Staff are already working and will continue to work in extremis, facing situations and levels of pressure that they have never seen before, the DDRB panel were told.

HCSA’s delegation made clear that it would be important to recognise that the situation that we left behind was still a system that was overstretched and one in which trust has been eroded.
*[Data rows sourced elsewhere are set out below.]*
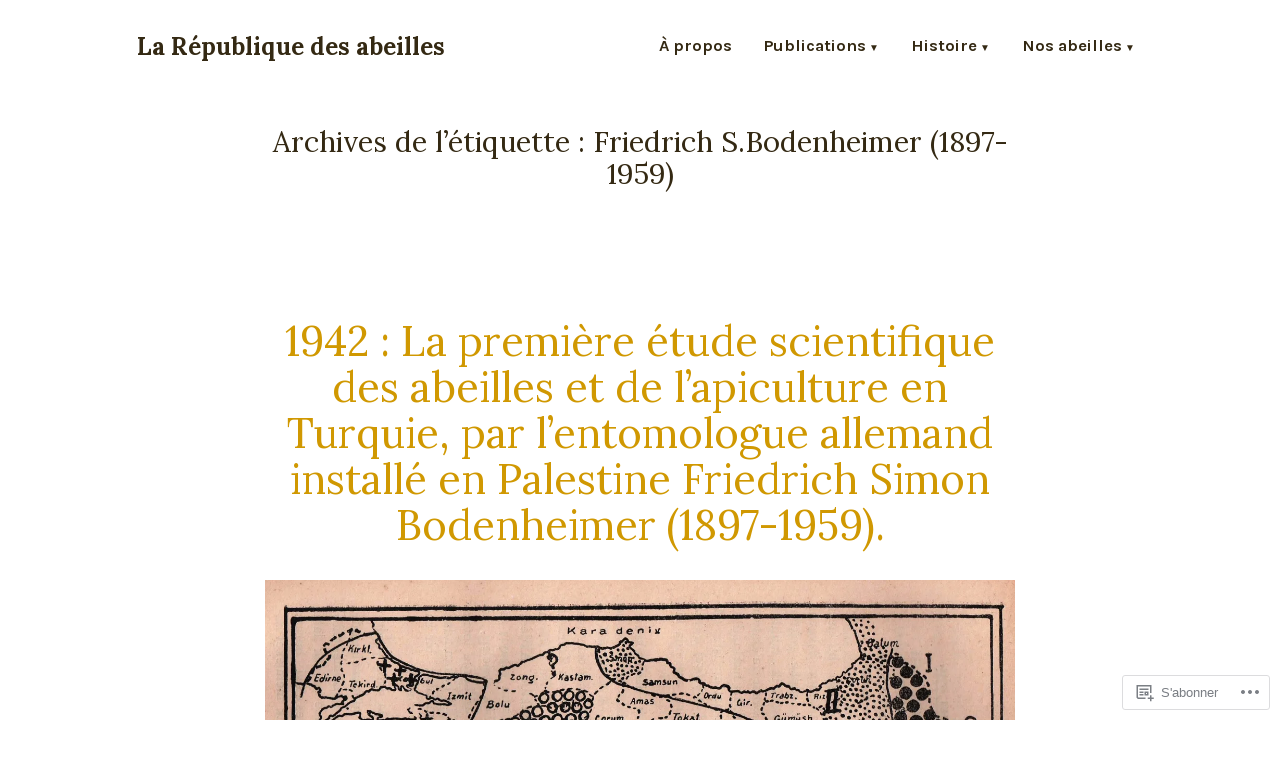

--- FILE ---
content_type: text/css;charset=utf-8
request_url: https://s0.wp.com/?custom-css=1&csblog=ci1l2&cscache=6&csrev=24
body_size: 108
content:
footer.site-footer{margin-top:1rem;background-color:#f9f9f9}.post-thumbnail img{max-width:calc(782px - 32px)}.wp-block-latest-posts > li{margin-bottom:15px;margin-top:15px}.wp-block-latest-posts > li > a{font-size:1.2rem}body:not(.fse-enabled) .site-title{font-size:1.5rem}body:not(.fse-enabled) .site-description{font-size:.85rem}.nav-next .post-title,.nav-previous .post-title{font-size:1.25rem}.hover-coloring{color:#000 !important}.hover-coloring:hover{color:#b26500 !important;text-decoration:underline}.archive.category .entry-footer .tags-links{display:none}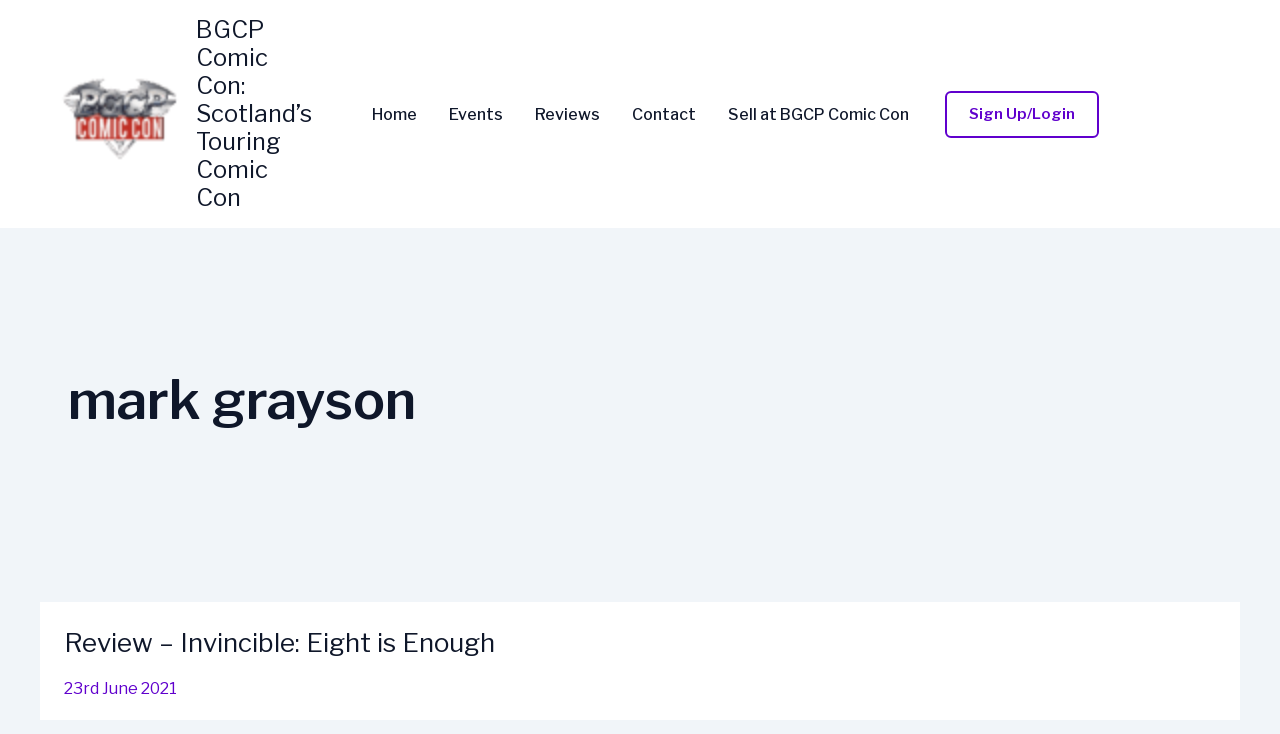

--- FILE ---
content_type: text/html; charset=utf-8
request_url: https://www.google.com/recaptcha/api2/aframe
body_size: 183
content:
<!DOCTYPE HTML><html><head><meta http-equiv="content-type" content="text/html; charset=UTF-8"></head><body><script nonce="zDZO56pun98cDizKlCX9iw">/** Anti-fraud and anti-abuse applications only. See google.com/recaptcha */ try{var clients={'sodar':'https://pagead2.googlesyndication.com/pagead/sodar?'};window.addEventListener("message",function(a){try{if(a.source===window.parent){var b=JSON.parse(a.data);var c=clients[b['id']];if(c){var d=document.createElement('img');d.src=c+b['params']+'&rc='+(localStorage.getItem("rc::a")?sessionStorage.getItem("rc::b"):"");window.document.body.appendChild(d);sessionStorage.setItem("rc::e",parseInt(sessionStorage.getItem("rc::e")||0)+1);localStorage.setItem("rc::h",'1768815624169');}}}catch(b){}});window.parent.postMessage("_grecaptcha_ready", "*");}catch(b){}</script></body></html>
Addressing the body via videoconference as one of the NHS bodies and recognised trade unions involved in the pay review process, HCSA also used the meeting to reinforce the key aspects of its written evidence.

This included:

  • Expressing serious concerns about junior doctors receiving a pay uplift of just 2 percent, when other grades received 2.5 percent.
  • The impact of the long-term erosion of hospital doctor pay, which was accelerated by pay restraint in 2008.
  • The need for the DDRB to “be bold,” particularly in addressing Government failure to implement recommendations if it is to regain the confidence of the medical profession.
  • The need to end the squeeze on Supporting Professional Activity if consultants are to contribute to improving productivity.
  • Reiterating the call for a review into the ethnicity pay gap in medicine.

Dr Paoloni said: “NHS staff are working in extraordinary circumstances, longer hours and at considerable risk. It is important to emphasise that this situation will have a profound and lasting impact on the medical profession.

“Before the pandemic began, we were already facing a vacancies crisis and worryingly low levels of morale. We cannot go back to business as usual and any attempt to use the crisis to attack terms and conditions would have catastrophic impact.”

Among its key recommendations, HCSA’s 2020-21 DDRB submission calls for:

  • A base rise of 4.1 percent, which represents RPI (November 2019), plus 1.9 percent to begin to address historic erosion of pay.
  • Clinical Excellence Awards to increase at the same rate, to avoid a reduction in the overall pay envelope by sleight of hand.
  • An additional 1 percent for SAS doctors, to make up for the shortfall between the DDRB’s 2019 recommendation and the government award.
  • An additional 1.5 percent for Doctors in Training consisting of 0.5 percent to make up for the shortfall between the DDRB’s 2019 recommendation and the government award, and 1 percent to address the historic devaluation of the junior doctor grades.
  • The DDRB to issue a robust response to the government’s failure to implement its recommendations in full.
  • The DDRB to make a recommendation to government for a return to the contractually agreed position of 2.5 SPAs.
  • A review into the ethnicity pay gap in medicine.